SheetCopilot: Bringing Software Productivity to the Next Level through Large Language Models

Aug 15, 2024 reference/ AgenticReasoning

Notes from "SheetCopilot: Bringing Software Productivity to the Next Level through Large Language Models" by Hongxin Li, Jingran Su, Yuntao Chen, Qing Li, Zhaoxiang Zhang

Overview

Propose SheetCopilot Agent

Natural language tasks to spreadsheet controls.

Uses Atomic Actions: an abstraction of spreadsheet software functionalities.

Uses a state-machine Task Planning framework for LLMs to interact with spreadsheets.

Curate a dataset of 221 spreadsheet control tasks.

Establish an automated evaluation pipeline to benchmark ability of LLMs in software control tasks.

SheetCopilot completes 44.3% of tasks in a single generation, which outperforms code generation baseline.

1. Introduction

Being able to control software using natural language is something we've been pursuing for a long time. LLMs appear to be the tool that's going to help us achieve that goal.

Other papers have researched LLMs augmented with tools:

And reasoning abilities:

The ability to have LLMs work alongside existing software tools has not been thoroughly explored.

But we know from papers like Augmented language models: a survey that LLMs that could use existing software tools could unlock massive potential.

The lack of a standardised framework for model-application interaction and lack of comprehensive benchmarks for evaluating performance, has hindered this.
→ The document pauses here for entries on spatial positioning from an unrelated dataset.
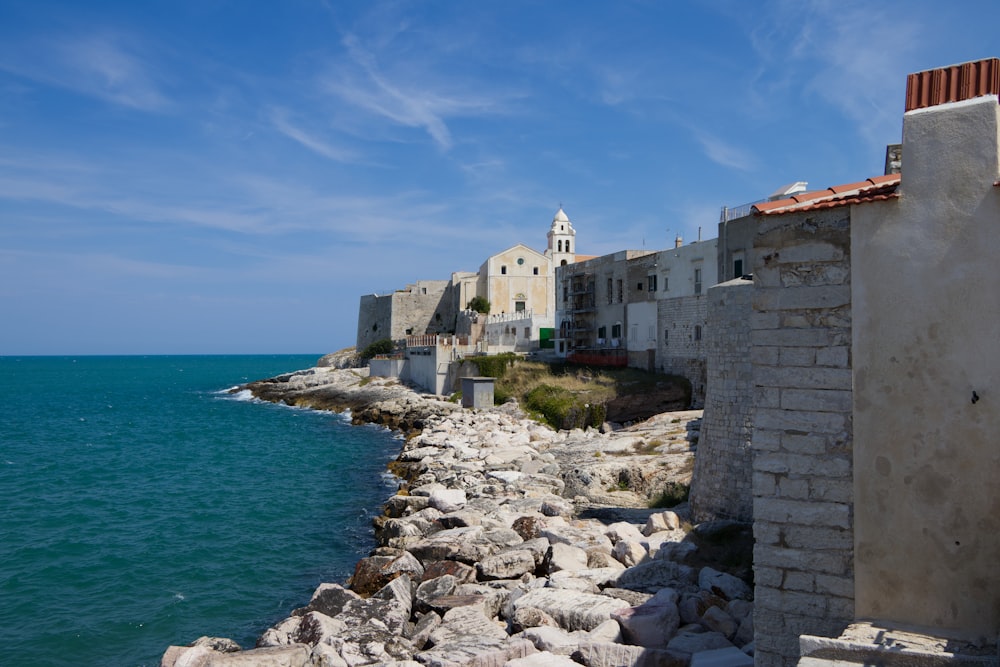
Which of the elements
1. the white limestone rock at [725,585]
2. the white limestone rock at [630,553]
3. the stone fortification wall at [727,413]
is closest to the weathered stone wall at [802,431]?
the white limestone rock at [725,585]

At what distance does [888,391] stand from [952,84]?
2438 millimetres

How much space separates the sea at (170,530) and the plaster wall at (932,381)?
34.7ft

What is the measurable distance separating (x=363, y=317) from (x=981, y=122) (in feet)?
231

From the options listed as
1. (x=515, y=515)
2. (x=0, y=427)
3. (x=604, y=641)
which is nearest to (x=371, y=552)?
(x=515, y=515)

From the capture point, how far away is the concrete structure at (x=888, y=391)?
547 centimetres

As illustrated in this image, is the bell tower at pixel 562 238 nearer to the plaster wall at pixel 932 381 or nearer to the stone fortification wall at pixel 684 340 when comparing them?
the stone fortification wall at pixel 684 340

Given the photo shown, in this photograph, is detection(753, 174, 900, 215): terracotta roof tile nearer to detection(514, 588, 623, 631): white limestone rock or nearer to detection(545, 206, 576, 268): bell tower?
detection(514, 588, 623, 631): white limestone rock

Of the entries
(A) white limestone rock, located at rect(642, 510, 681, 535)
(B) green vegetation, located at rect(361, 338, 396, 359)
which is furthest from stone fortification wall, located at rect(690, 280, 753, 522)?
(B) green vegetation, located at rect(361, 338, 396, 359)

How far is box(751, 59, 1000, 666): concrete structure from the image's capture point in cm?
547

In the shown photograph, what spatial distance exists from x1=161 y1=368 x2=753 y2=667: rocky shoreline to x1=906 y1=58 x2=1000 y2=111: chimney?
17.7ft

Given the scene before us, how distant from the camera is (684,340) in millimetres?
→ 33312

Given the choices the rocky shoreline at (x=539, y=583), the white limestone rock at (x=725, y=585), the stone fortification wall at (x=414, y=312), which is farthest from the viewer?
the stone fortification wall at (x=414, y=312)

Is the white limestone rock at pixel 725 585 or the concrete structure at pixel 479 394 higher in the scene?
the concrete structure at pixel 479 394

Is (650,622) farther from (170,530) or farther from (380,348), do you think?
(380,348)
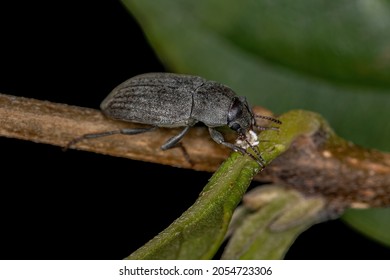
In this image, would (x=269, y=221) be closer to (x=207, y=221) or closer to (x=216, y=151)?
(x=216, y=151)

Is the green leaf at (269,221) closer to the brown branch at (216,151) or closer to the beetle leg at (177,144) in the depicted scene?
the brown branch at (216,151)

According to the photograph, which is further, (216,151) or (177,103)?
(177,103)

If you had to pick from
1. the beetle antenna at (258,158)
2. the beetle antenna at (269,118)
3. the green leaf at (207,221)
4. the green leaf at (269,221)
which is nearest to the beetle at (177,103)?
the beetle antenna at (269,118)

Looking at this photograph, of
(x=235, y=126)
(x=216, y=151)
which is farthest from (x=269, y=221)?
(x=235, y=126)

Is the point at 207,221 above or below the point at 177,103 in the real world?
below

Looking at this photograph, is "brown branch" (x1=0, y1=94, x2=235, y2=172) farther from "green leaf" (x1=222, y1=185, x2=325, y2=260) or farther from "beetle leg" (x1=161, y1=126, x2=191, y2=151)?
"green leaf" (x1=222, y1=185, x2=325, y2=260)
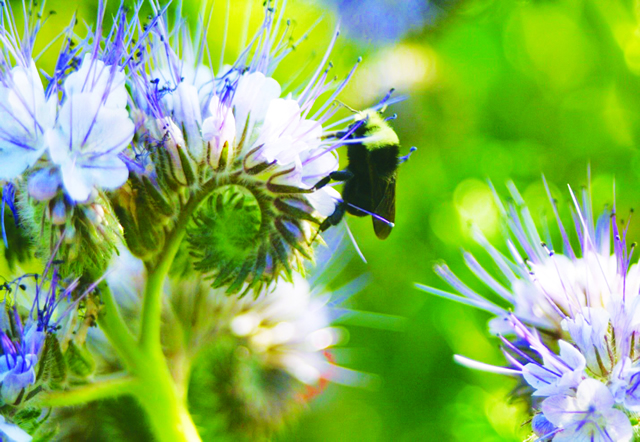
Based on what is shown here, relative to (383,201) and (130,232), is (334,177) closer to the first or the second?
(383,201)

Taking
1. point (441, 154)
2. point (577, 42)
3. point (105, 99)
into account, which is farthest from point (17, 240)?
point (577, 42)

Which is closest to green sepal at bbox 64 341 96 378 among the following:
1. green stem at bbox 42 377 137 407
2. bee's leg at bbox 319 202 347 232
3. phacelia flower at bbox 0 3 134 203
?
green stem at bbox 42 377 137 407

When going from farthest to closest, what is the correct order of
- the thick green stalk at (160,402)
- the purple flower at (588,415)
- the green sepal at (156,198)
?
the thick green stalk at (160,402), the green sepal at (156,198), the purple flower at (588,415)

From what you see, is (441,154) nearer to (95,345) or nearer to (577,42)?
(577,42)

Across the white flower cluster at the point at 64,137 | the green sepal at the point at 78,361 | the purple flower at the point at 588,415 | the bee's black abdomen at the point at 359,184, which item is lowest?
the purple flower at the point at 588,415

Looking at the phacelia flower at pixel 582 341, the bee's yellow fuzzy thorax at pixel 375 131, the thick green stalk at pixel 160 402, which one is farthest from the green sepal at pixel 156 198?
the phacelia flower at pixel 582 341

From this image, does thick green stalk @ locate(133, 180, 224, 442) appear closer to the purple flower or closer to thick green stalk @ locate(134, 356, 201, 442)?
thick green stalk @ locate(134, 356, 201, 442)

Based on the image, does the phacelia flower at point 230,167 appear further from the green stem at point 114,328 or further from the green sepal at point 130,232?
the green stem at point 114,328

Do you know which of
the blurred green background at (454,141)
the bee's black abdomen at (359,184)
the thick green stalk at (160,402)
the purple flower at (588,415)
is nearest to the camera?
the purple flower at (588,415)
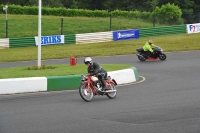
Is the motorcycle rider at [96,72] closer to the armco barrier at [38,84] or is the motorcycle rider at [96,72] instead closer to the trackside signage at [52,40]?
the armco barrier at [38,84]

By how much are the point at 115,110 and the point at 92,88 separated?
2499 millimetres

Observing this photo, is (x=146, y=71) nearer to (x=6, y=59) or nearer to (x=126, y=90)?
(x=126, y=90)

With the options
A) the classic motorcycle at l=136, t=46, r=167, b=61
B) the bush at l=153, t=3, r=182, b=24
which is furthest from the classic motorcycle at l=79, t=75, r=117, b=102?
the bush at l=153, t=3, r=182, b=24

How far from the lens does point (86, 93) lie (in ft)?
46.2

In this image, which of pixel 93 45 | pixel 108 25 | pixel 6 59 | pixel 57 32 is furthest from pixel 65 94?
pixel 108 25

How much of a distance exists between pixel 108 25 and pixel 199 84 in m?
29.4

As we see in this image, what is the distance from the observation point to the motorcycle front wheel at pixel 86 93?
14.0 metres

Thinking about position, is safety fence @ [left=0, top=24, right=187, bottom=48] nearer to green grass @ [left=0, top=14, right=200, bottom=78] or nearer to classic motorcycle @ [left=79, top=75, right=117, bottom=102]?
green grass @ [left=0, top=14, right=200, bottom=78]

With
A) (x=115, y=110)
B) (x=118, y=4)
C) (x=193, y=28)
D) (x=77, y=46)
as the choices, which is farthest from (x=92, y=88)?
(x=118, y=4)

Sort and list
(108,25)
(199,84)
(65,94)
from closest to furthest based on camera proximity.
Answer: (65,94) → (199,84) → (108,25)

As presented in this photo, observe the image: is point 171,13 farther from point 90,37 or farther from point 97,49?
point 97,49

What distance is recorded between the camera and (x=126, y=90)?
16297 millimetres

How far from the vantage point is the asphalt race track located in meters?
9.77

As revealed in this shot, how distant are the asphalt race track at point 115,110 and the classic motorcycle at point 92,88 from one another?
0.22 metres
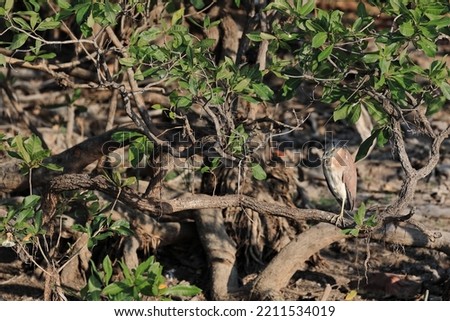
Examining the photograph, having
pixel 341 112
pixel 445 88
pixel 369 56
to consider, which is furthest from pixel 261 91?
pixel 445 88

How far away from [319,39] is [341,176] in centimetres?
197

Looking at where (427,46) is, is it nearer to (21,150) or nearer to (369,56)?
(369,56)

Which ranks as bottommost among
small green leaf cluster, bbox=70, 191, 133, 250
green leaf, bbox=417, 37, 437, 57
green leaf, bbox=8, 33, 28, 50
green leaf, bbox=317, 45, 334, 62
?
small green leaf cluster, bbox=70, 191, 133, 250

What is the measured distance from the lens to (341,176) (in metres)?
7.01

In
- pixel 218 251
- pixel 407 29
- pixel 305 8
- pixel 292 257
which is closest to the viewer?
pixel 407 29

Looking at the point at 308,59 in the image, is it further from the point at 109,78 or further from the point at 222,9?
the point at 222,9

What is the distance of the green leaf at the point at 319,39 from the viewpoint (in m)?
5.21

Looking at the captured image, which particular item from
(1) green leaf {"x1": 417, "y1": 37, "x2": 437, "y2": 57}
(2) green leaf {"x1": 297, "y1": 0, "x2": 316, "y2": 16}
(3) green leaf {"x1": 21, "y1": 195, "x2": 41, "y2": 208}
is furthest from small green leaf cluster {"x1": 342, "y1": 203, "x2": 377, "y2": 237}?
(3) green leaf {"x1": 21, "y1": 195, "x2": 41, "y2": 208}

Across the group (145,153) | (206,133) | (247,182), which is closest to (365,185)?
(247,182)

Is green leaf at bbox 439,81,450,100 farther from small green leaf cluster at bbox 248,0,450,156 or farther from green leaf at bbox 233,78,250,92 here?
→ green leaf at bbox 233,78,250,92

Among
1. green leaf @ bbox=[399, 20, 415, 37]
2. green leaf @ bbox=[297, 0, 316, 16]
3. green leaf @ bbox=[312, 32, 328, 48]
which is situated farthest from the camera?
green leaf @ bbox=[297, 0, 316, 16]

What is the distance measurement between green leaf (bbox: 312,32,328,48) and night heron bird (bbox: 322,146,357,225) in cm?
191

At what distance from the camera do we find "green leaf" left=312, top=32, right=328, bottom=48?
5.21 meters
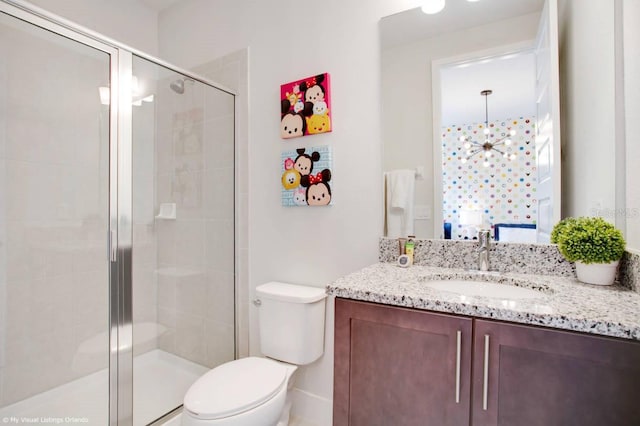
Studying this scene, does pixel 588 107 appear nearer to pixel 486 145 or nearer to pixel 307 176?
pixel 486 145

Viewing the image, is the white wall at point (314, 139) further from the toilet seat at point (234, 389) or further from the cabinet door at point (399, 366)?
the cabinet door at point (399, 366)

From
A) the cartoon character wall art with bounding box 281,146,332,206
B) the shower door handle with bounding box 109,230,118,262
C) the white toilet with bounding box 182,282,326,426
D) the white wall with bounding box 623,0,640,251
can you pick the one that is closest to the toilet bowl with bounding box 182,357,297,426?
the white toilet with bounding box 182,282,326,426

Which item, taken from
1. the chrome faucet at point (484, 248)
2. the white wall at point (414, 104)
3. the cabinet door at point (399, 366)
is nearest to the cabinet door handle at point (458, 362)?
the cabinet door at point (399, 366)

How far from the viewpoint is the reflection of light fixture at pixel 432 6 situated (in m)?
1.42

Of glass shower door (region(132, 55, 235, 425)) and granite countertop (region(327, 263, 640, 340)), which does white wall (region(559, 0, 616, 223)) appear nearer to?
granite countertop (region(327, 263, 640, 340))

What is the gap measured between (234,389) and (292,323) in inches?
15.6

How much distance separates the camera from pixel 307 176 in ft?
5.66

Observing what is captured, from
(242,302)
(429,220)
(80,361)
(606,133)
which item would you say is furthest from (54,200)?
(606,133)

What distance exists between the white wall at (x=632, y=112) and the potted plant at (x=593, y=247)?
56 millimetres

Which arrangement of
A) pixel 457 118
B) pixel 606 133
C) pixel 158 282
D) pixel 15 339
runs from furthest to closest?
pixel 158 282 → pixel 15 339 → pixel 457 118 → pixel 606 133

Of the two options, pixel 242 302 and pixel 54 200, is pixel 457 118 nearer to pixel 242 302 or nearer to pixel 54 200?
pixel 242 302

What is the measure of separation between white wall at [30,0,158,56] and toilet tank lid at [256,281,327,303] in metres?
2.05

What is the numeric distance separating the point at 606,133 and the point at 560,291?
0.56 metres

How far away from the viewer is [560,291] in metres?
1.00
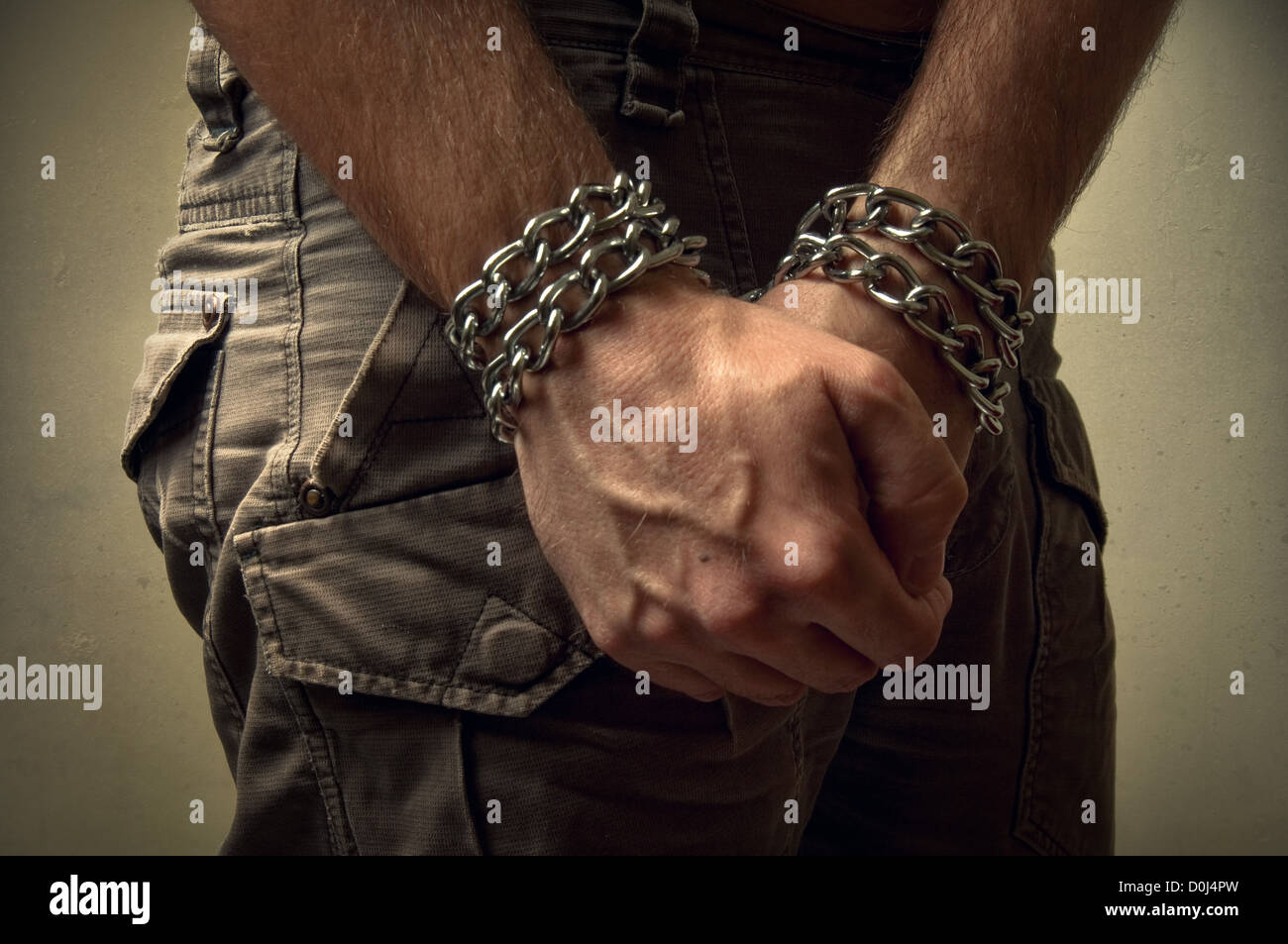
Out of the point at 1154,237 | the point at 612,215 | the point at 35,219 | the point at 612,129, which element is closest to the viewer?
the point at 612,215

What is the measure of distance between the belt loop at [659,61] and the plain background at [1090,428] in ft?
4.62

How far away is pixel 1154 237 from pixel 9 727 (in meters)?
2.38

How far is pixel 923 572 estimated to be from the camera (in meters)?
0.50

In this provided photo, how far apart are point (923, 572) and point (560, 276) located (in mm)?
257

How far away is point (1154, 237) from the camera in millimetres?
1783

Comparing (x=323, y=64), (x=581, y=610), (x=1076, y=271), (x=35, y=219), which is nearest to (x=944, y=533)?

There are a few challenges to get LLMs to play nice with apps:

Converting application state and functionality into a text form that can be comprehended by models.
1. We want a way where we can systematically represent software and interfaces and logic through natural language.
Safely allowing models to generate software commands and params: need mechanisms to validate, debug and reject or revise model outputs to stop bad operations or states.
1. See On the origin of hallucinations in conversational models: Is it the datasets or the models? and Augmenting large-language models with chemistry tools.
Giving models the means of monitoring software state changes, exceptions and errors in multi-step tasks to ensure the models respond correctly.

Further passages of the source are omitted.